Online Poster Portal

  • Author
    Manish Suryapalam
  • Discovery PI

    Jennifer McCaney

  • Project Co-Author

    Manish Suryapalam

  • Abstract Title

    DoseMate: An AI-Enabled Patient Platform for Medication Tracking, Symptom Monitoring, and Structured Clinical Insights

  • Discovery AOC Petal or Dual Degree Program

    Innovations & Entrepreneurship

  • Abstract

    Background:
    Patients managing complex medication regimens often struggle with adherence, symptom tracking, and communication with providers. These challenges are especially pronounced in polypharmacy, psychiatric care, and chronic disease management, where dose changes and symptom patterns are poorly captured between visits. Fragmented data and recall bias limit effective treatment adjustments and complicate prior authorization processes.

    Objective:
    To develop and evaluate DoseMate, a mobile application that enables patients to track medication regimens and daily symptoms while generating structured, exportable data for clinician use. The platform incorporates AI-powered analytics to help surface trends, contextualize symptom fluctuations, and support shared decision-making.

    Methods:
    DoseMate allows patients to input exact dosages, monitor symptoms in real time, and receive reminders tied to variable schedules. The system converts medication doses to real-world units (e.g., mg or pill fraction) and flags discrepancies in adherence or response. Machine learning algorithms will be trained on patient data to identify patterns and propose insights for provider review.
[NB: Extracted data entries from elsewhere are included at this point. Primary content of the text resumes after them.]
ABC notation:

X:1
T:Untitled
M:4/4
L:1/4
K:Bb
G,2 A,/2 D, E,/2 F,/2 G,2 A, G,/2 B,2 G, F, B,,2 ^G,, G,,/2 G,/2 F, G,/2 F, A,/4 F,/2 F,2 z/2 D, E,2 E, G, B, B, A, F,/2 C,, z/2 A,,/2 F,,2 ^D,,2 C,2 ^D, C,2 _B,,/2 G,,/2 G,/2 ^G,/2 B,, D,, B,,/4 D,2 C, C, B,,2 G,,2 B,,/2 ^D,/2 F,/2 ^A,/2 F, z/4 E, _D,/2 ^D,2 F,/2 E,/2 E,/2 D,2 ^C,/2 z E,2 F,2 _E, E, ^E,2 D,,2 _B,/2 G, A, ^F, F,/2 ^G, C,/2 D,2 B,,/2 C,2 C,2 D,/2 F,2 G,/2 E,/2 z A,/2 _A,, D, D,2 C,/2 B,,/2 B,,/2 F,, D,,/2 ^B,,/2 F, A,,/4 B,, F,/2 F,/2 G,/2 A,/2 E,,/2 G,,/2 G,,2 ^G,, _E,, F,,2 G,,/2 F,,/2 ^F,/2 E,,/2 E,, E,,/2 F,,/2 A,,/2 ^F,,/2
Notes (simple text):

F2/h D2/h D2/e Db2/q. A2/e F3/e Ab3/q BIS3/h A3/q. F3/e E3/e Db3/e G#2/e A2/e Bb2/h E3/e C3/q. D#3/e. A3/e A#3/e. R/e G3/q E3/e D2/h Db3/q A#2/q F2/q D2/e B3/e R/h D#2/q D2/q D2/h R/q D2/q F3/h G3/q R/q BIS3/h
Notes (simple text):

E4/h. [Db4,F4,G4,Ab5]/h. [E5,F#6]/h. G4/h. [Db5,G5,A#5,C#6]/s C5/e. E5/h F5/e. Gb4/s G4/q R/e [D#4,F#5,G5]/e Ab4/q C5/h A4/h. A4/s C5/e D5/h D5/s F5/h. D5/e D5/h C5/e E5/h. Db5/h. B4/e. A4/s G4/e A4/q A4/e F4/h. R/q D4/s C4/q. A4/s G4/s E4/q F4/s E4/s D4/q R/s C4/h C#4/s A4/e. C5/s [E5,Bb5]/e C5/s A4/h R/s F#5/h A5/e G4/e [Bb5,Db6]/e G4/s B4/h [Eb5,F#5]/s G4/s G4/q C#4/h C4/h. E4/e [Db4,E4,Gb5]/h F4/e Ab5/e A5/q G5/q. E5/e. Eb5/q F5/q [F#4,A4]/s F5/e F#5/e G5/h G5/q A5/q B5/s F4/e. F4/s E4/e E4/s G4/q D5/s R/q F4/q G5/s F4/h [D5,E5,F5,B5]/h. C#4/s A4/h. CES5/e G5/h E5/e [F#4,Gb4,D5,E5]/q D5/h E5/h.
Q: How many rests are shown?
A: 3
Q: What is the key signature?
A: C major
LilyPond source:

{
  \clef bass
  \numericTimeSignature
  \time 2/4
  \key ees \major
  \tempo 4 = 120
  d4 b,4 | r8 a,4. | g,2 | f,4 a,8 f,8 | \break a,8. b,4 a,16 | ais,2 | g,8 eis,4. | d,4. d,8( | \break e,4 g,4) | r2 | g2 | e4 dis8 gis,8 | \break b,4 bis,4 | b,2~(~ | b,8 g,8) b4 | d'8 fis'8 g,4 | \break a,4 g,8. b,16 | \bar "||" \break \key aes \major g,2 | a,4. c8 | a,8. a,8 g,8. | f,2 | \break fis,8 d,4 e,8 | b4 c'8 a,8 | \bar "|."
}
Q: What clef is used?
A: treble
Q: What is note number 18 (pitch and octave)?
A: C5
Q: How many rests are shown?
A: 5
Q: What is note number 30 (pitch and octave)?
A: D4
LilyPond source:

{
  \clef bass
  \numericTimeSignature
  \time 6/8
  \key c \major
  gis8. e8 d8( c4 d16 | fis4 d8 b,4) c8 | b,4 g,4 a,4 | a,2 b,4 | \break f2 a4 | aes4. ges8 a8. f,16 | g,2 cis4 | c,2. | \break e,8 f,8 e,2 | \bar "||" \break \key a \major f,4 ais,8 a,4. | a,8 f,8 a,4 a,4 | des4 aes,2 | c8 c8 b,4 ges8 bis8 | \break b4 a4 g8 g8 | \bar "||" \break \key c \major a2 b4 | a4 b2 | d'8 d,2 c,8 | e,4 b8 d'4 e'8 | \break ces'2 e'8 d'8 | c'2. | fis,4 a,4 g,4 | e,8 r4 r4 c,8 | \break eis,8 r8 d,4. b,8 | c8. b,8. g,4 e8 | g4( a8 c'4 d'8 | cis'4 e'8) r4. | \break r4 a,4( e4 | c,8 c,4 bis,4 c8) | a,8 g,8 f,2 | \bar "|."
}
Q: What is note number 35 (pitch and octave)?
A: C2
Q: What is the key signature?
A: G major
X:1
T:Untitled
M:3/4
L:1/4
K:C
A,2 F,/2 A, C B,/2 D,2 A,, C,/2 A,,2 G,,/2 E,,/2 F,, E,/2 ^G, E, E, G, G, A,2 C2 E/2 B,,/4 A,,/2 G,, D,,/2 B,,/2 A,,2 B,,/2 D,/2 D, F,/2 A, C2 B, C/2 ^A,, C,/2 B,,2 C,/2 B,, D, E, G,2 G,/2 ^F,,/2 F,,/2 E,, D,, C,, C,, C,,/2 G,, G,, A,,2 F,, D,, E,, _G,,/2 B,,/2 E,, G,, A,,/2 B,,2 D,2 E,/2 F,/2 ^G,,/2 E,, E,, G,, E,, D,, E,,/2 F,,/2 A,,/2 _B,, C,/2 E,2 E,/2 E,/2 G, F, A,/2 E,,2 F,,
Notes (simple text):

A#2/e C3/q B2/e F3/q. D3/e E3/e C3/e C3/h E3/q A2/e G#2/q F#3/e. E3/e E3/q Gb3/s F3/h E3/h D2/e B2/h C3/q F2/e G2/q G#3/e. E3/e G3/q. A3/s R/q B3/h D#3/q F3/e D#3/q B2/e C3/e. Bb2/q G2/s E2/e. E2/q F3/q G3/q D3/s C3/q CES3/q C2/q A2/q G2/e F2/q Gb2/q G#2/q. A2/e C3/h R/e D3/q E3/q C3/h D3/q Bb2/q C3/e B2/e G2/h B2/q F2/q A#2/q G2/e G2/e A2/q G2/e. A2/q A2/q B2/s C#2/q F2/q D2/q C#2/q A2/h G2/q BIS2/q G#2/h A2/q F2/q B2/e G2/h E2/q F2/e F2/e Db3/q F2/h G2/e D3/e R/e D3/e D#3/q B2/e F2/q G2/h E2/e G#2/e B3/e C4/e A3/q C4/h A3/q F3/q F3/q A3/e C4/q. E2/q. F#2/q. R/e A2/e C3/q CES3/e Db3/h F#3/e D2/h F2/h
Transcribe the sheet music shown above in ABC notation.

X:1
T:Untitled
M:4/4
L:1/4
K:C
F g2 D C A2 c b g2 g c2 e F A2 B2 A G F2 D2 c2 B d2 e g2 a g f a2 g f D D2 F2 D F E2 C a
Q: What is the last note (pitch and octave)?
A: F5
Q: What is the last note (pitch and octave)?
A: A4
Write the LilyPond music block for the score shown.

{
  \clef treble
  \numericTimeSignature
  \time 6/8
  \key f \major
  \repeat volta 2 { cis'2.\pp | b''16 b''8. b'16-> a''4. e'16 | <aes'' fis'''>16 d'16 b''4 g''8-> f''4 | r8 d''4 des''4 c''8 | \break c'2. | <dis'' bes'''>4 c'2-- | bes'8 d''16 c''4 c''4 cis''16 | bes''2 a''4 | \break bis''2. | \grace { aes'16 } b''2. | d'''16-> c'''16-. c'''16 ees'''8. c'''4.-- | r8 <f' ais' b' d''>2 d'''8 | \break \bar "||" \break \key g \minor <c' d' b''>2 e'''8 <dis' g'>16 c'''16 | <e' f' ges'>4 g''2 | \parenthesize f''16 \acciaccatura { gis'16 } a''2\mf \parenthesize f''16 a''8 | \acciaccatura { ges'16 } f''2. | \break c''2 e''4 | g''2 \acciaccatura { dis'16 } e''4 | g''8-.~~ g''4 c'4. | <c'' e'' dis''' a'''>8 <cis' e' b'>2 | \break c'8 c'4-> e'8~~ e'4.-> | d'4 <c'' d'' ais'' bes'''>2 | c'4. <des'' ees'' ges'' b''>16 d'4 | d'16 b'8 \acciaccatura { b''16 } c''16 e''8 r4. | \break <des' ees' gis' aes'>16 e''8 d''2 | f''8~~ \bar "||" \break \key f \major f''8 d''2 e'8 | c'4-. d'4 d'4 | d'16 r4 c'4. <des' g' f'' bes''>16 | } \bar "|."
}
Integration with external EHR or prior authorization systems is under investigation. The project is currently being advanced through the NSF I-Corps program, with a focus on market discovery and commercialization strategy. As part of this effort, we are conducting 20 stakeholder interviews and delivering targeted business pitches to refine product-market fit.

    Results:
    Early user interviews suggest strong interest among patients and providers in improving treatment adherence, enhancing symptom documentation, and streamlining administrative workflows. Data collection and model development are ongoing.

    Conclusion:
    DoseMate may offer a scalable, user-friendly platform to address the growing need for personalized, data-driven support in outpatient medication management. By enabling real-time tracking and AI-generated insights, DoseMate has the potential to improve adherence, reduce provider burden, and enhance treatment precision across a variety of chronic conditions.